*PROBLEM REQUIREMENTS*: Please output the entries that follow exactly, without a single image.

** DATA RECORDS follows **

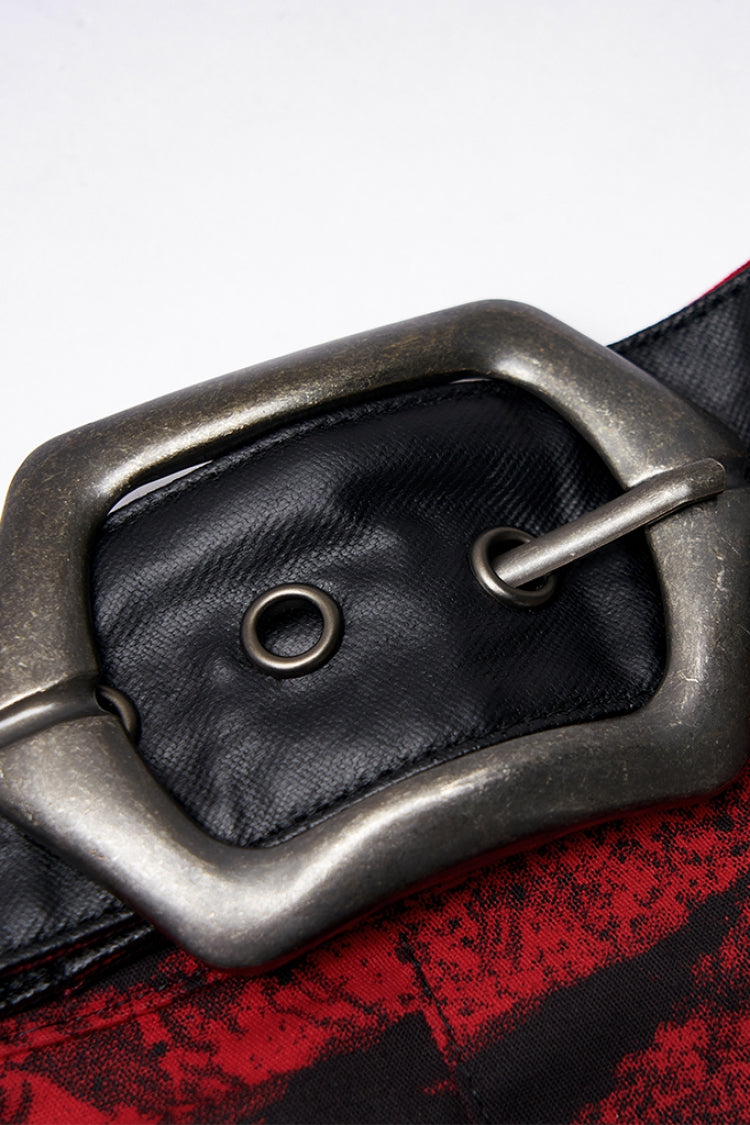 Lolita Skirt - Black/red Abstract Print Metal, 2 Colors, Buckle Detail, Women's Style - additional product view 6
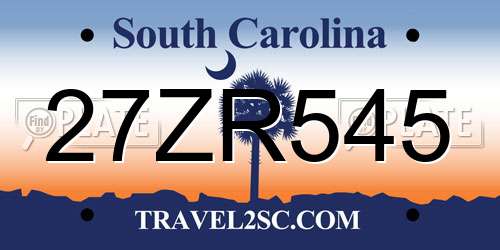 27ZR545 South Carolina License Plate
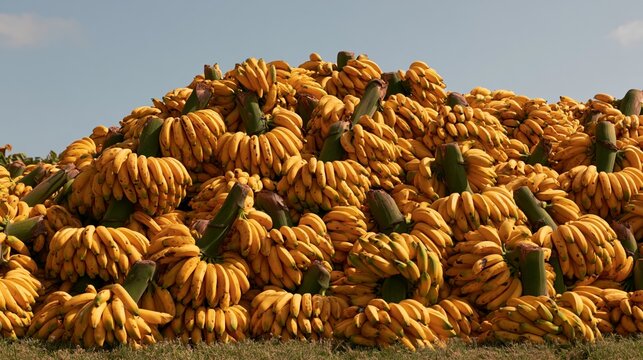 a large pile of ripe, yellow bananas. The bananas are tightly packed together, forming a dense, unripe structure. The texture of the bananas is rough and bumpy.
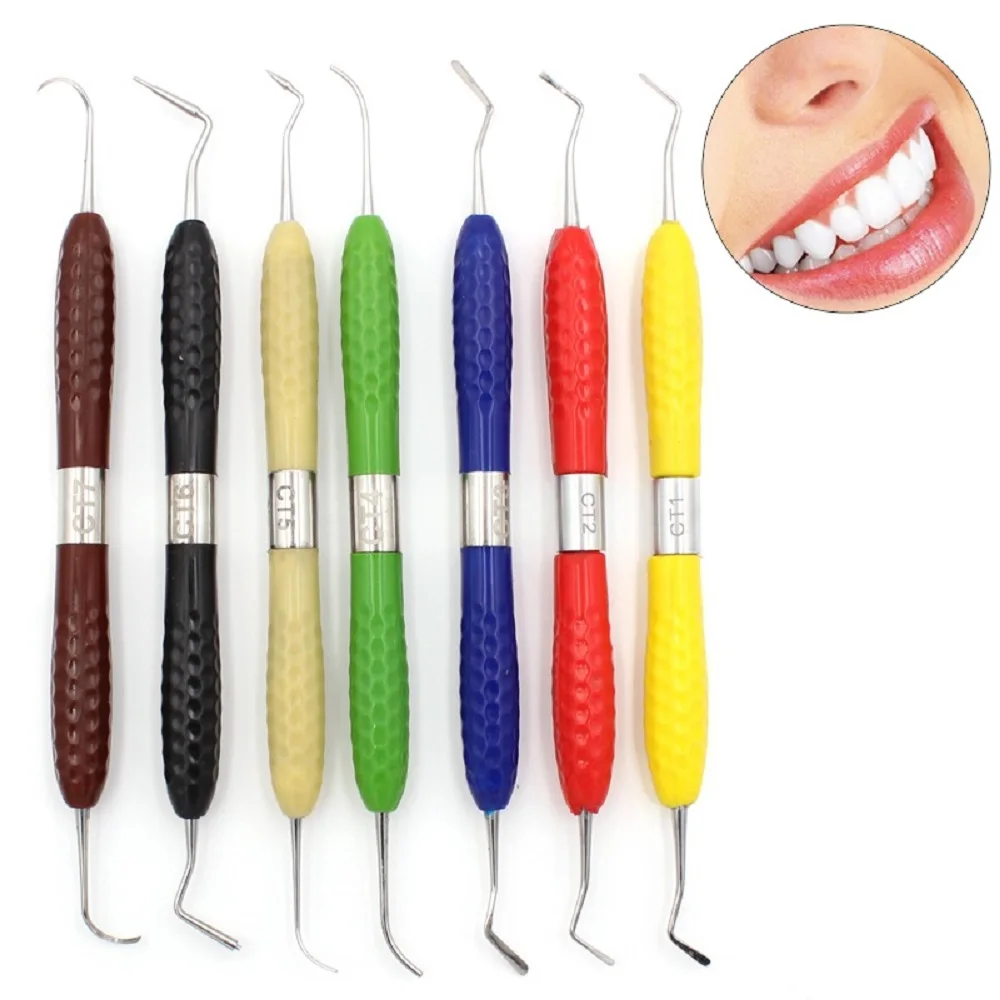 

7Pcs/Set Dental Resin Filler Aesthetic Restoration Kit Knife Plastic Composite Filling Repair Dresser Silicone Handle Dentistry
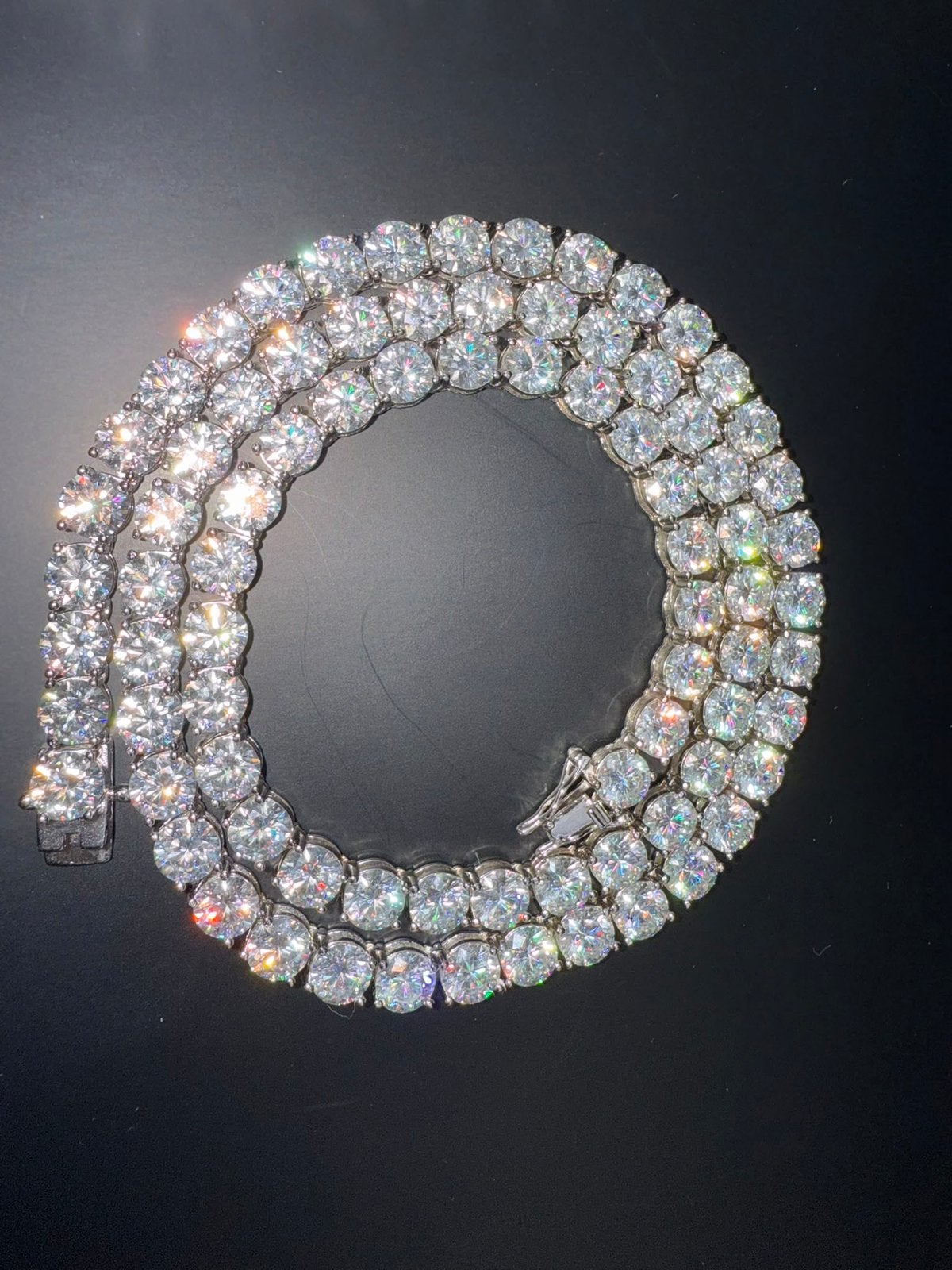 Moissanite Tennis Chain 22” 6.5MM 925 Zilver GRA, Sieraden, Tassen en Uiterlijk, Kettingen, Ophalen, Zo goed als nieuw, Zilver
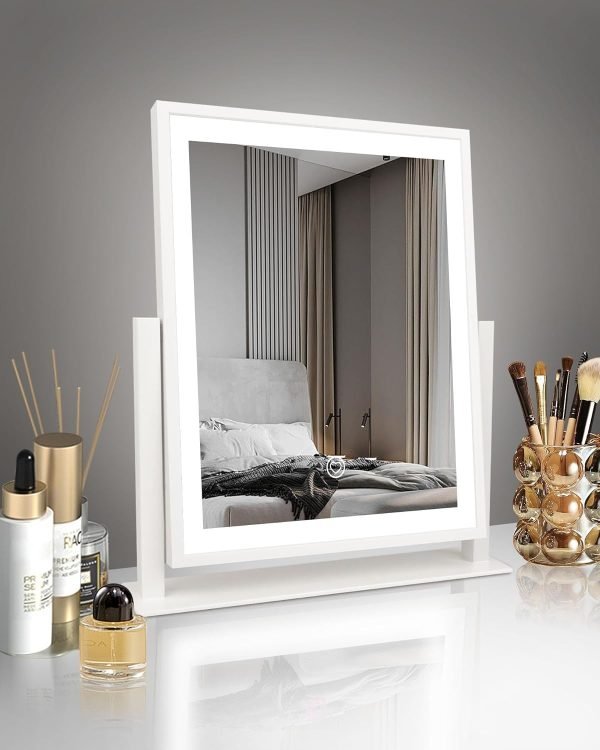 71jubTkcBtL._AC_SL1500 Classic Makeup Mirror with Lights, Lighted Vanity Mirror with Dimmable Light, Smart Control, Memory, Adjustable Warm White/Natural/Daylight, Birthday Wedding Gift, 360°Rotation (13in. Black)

** End of DATA RECORDS **

*SOLUTION*:
 Lolita Skirt - Black/red Abstract Print Metal, 2 Colors, Buckle Detail, Women's Style - additional product view 6
 27ZR545 South Carolina License Plate
 a large pile of ripe, yellow bananas. The bananas are tightly packed together, forming a dense, unripe structure. The texture of the bananas is rough and bumpy.

7Pcs/Set Dental Resin Filler Aesthetic Restoration Kit Knife Plastic Composite Filling Repair Dresser Silicone Handle Dentistry
 Moissanite Tennis Chain 22” 6.5MM 925 Zilver GRA, Sieraden, Tassen en Uiterlijk, Kettingen, Ophalen, Zo goed als nieuw, Zilver
 71jubTkcBtL._AC_SL1500 Classic Makeup Mirror with Lights, Lighted Vanity Mirror with Dimmable Light, Smart Control, Memory, Adjustable Warm White/Natural/Daylight, Birthday Wedding Gift, 360°Rotation (13in. Black)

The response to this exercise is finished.